Autokolonnen (fast) ohne Ende

Berlin wird in den kommenden sechs Monaten Staatsgäste im Tausenderpack empfangen. Höhepunkt ist ein Gipfeltreffen im März. Die Polizei nimmt’s gelassen. Im Auswärtigen Amt hat man die Gäste noch nicht mal gezählt

Von den insgesamt 130 offiziellen Treffen werden 60 in Berlin stattfinden

Wir erinnern uns an die Fußball-Weltmeisterschaft: Nahezu nirgends in Berlin entkam man dem Fußball, noch nicht einmal auf einigen Herrentoiletten, wo die Abtropfnetze Fußballfeldern nachempfunden waren. Wenn die deutsche Regierung nun für die erste Hälfte dieses Jahres die Präsidentschaft der Europäischen Union übernimmt und Berlin damit vorübergehend zur Hauptstadt Europas wird, dann entkommt man diesem Spektakel, zumindest in Berlin, sehr gut.
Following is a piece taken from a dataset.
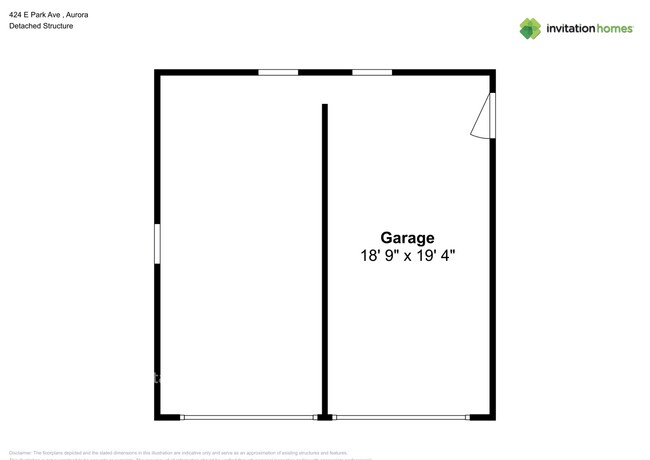 Building Photo - 424 E Park Ave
Das liegt, wenn man Berlins Europabeauftragten Monika Helbig glauben mag, an den Gefühlen der Menschen: „Richtig gefühlt und erlebt wird Europa noch nicht.“ Doch auch die Stadt Berlin weiß anscheinend nicht so recht, wie sie diesem Mangel an Empathie für das Projekt Europa beikommen soll. Zwar kann sich der interessierte deutsche Staatsbürger von Januar bis Juni auf ungezählten Symposien, Konferenzen und Workshops zum voll integrierten Europäer fortbilden. Aber alleine die Titel der Veranstaltungen klingen, als wären sie dem Vorlesungszeichnis einer Verwaltungshochschule entnommen: „Integrationspolitik in den Migrantenquartieren der EU“ (12. bis 14. Januar) oder: „Die Landwirtschaft der EU im Finanzierungsspagat“ (17. bis 20. Januar). Positive Gefühle für eine Staatengebilde kann man so kaum erregen.

Die Mehrheit der geplanten Veranstaltungen wird an der Mehrheit der Menschen vermutlich vorbeirauschen – so wie die gepanzerten Limousinen der vielen PolitikerInnen, die Berlin während der Präsidentschaft besuchen werden. Wie viele von ihnen einfliegen, kann das für die Organisation zuständige Auswärtige Amt (AA) derzeit noch nicht beziffern. Nicht immer werden alle Länder Vertreter schicken, und nicht alle Veranstaltungen erfordern die Anwesenheit einer ganzen Delegation. Nicht selten reichen ein oder zwei Fachleute pro Land.

Von den 130 offiziellen Treffen werden 60 in Berlin stattfinden. Das Größte und Aufwendigste davon ist nach Angaben des AA der EU-Gipfel anlässlich des 50. Jahrestags der Unterzeichung der Römischen Verträge. Das Gründungsdokument der Europäischen Gemeinschaft wird am 24. und 25. März gefeiert.

Egal, ob 25 oder 250 hochrangige LändervertreterInnen in der Stadt sein werden, „wir werden jede Veranstaltung angemessen begleiten“, heißt es bei der Berliner Polizei. Konkrete Einsatzplanungen wollte man der taz freilich nicht offenlegen. Nur so viel: „Innerhalb von sechs Tagen sind wir einsatzbereit.“ Vom Besuch des US-amerikanischen Präsidenten in Mainz vor zwei Jahren kann man ungefähr ableiten, was so ein Plan für die Bewohner Berlins heißen könnte: abgesperrte Straßenzüge oder Stadtviertel, Polizeikontrollen, am Himmel kreisende Hubschrauber, Verspätungen im öffentlichen Nahverkehr, potenziell bedrückende Polizeipräsenz an wichtigen Punkten, zugeschweißte Gullideckel. Die Chance, dass dadurch das Ansehen Europas bei den BerlinerInnen weiter sinkt, ist also recht groß.